:: Section des données ::

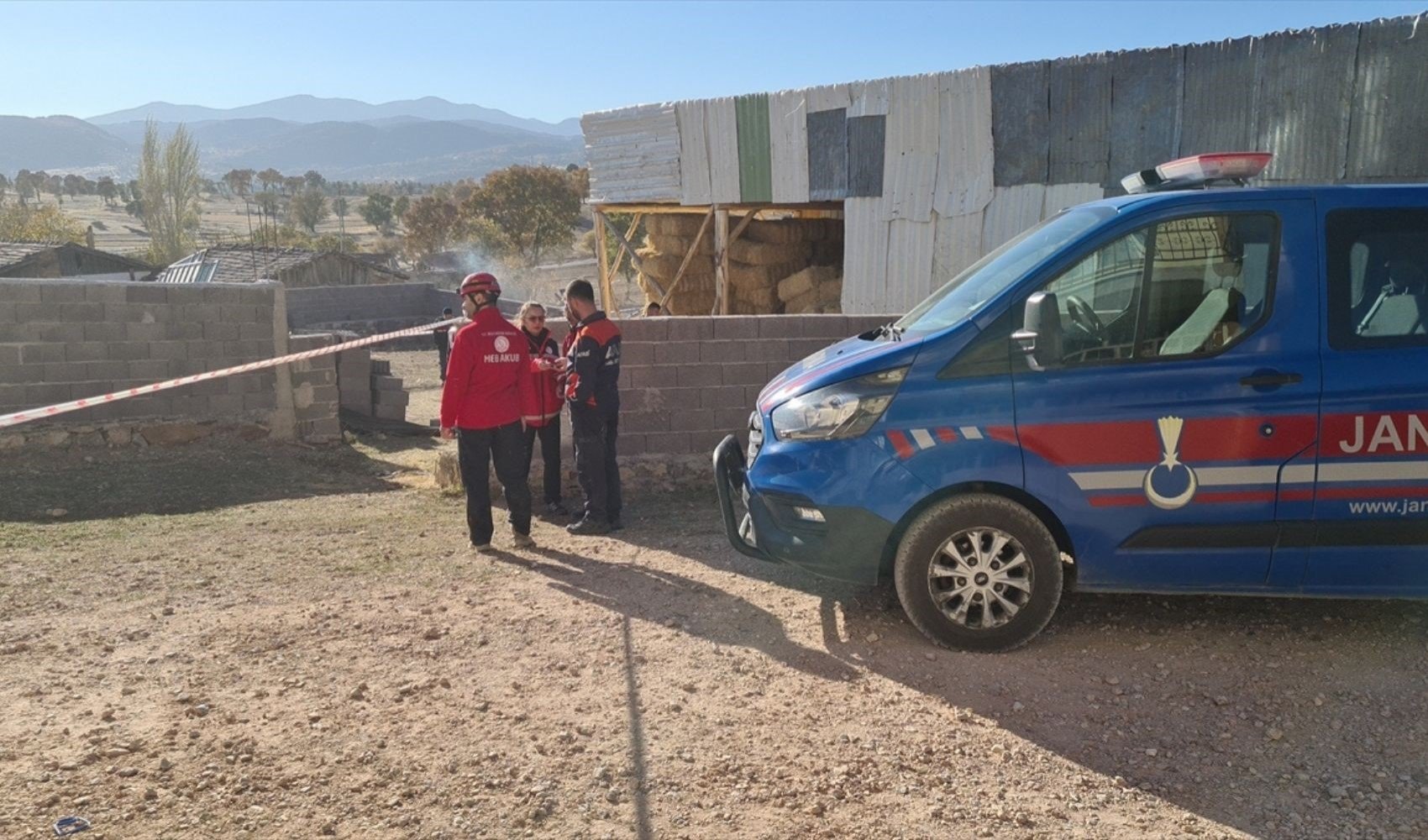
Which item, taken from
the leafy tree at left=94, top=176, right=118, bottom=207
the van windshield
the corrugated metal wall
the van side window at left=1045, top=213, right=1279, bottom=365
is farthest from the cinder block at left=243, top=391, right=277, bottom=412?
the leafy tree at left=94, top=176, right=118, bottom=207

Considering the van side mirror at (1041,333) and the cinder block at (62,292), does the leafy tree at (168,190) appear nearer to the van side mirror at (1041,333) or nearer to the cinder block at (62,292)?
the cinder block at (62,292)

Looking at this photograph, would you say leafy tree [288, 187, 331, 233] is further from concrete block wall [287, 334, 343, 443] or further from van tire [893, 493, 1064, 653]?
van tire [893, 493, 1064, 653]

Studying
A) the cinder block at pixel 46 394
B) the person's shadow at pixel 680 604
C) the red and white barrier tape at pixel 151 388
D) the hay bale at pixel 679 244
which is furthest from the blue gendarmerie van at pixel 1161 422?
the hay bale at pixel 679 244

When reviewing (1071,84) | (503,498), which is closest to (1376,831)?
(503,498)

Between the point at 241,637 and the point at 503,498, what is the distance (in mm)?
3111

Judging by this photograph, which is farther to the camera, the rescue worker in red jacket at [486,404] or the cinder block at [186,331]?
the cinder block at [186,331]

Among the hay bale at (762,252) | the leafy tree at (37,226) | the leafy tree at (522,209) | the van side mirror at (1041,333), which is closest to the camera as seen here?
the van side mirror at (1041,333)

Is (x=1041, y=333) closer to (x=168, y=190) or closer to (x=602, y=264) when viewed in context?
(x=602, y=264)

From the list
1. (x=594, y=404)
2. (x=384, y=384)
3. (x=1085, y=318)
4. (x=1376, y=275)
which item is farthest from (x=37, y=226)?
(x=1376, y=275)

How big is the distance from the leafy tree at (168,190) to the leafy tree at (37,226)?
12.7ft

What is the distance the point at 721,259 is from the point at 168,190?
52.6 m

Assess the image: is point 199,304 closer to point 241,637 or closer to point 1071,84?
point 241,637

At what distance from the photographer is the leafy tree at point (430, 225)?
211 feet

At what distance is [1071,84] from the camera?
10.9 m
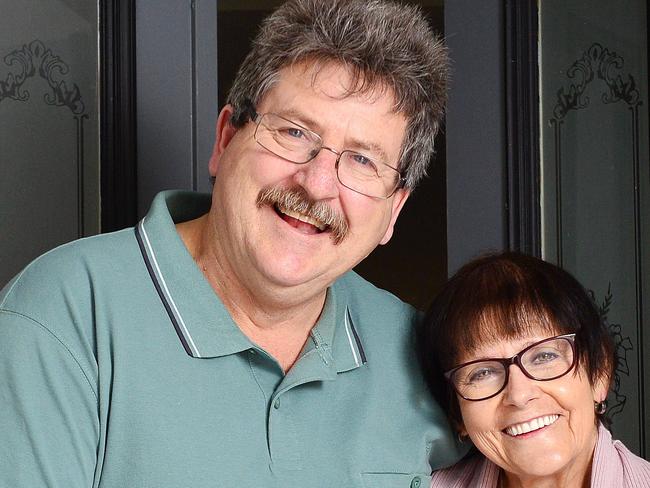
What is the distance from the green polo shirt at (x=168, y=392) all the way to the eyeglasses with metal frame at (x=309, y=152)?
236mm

:::

▸ Exercice court:
Disposez les lignes ci-dessus en liste numérotée, sans les lignes vides. Laissez les images hors de la réponse.

▸ Réponse complète:
1. Which item, taken from
2. the leafy tree at left=94, top=176, right=118, bottom=207
3. the van windshield
4. the corrugated metal wall
5. the van side window at left=1045, top=213, right=1279, bottom=365
6. is farthest from the cinder block at left=243, top=391, right=277, bottom=412?
7. the leafy tree at left=94, top=176, right=118, bottom=207
8. Considering the van side mirror at (1041,333) and the cinder block at (62,292), does the leafy tree at (168,190) appear nearer to the van side mirror at (1041,333) or nearer to the cinder block at (62,292)?
9. the cinder block at (62,292)
10. Looking at this photograph, would you say leafy tree [288, 187, 331, 233] is further from concrete block wall [287, 334, 343, 443] or further from van tire [893, 493, 1064, 653]?
11. van tire [893, 493, 1064, 653]
12. Studying
13. A) the cinder block at pixel 46 394
14. B) the person's shadow at pixel 680 604
15. C) the red and white barrier tape at pixel 151 388
16. D) the hay bale at pixel 679 244
17. which is furthest from the blue gendarmerie van at pixel 1161 422?
18. the hay bale at pixel 679 244
19. When reviewing (1071,84) | (503,498), which is closest to (1376,831)?
20. (503,498)
21. Between the point at 241,637 and the point at 503,498, what is the distance (in mm)?
22. 3111
23. Judging by this photograph, which is farther to the camera, the rescue worker in red jacket at [486,404] or the cinder block at [186,331]?
24. the cinder block at [186,331]
25. Among the hay bale at (762,252) | the leafy tree at (37,226) | the leafy tree at (522,209) | the van side mirror at (1041,333), which is closest to the camera as seen here?
26. the van side mirror at (1041,333)
27. Is (x=1041, y=333) closer to (x=168, y=190) or closer to (x=602, y=264) when viewed in context?
28. (x=602, y=264)
29. From the list
30. 1. (x=594, y=404)
31. 2. (x=384, y=384)
32. 3. (x=1085, y=318)
33. 4. (x=1376, y=275)
34. which item is farthest from (x=37, y=226)?
35. (x=1376, y=275)
36. How big is the distance from the leafy tree at (168,190) to the leafy tree at (37,226)?
37. 12.7ft
38. What is the distance the point at 721,259 is from the point at 168,190?
39. 52.6 m
40. Assess the image: is point 199,304 closer to point 241,637 or closer to point 1071,84?
41. point 241,637
42. At what distance from the photographer is the leafy tree at point (430, 225)?
43. 211 feet
44. At what distance is [1071,84] from the camera?
45. 10.9 m
46. What is the distance from the green polo shirt at (x=168, y=392) all the way to the eyeglasses with metal frame at (x=309, y=152)?
47. 236mm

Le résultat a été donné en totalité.